Task goal: Output the full listing word for word.

Raw records:
__________________________________________________

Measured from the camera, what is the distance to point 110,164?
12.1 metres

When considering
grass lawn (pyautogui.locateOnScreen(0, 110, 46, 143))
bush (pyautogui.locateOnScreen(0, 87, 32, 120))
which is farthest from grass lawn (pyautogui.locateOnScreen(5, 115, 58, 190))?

__________________________________________________

Worked solution:
Measured from the camera, what is the distance to point 110,164?
12.1 metres

When considering
grass lawn (pyautogui.locateOnScreen(0, 110, 46, 143))
bush (pyautogui.locateOnScreen(0, 87, 32, 120))
which is farthest from grass lawn (pyautogui.locateOnScreen(5, 115, 58, 190))?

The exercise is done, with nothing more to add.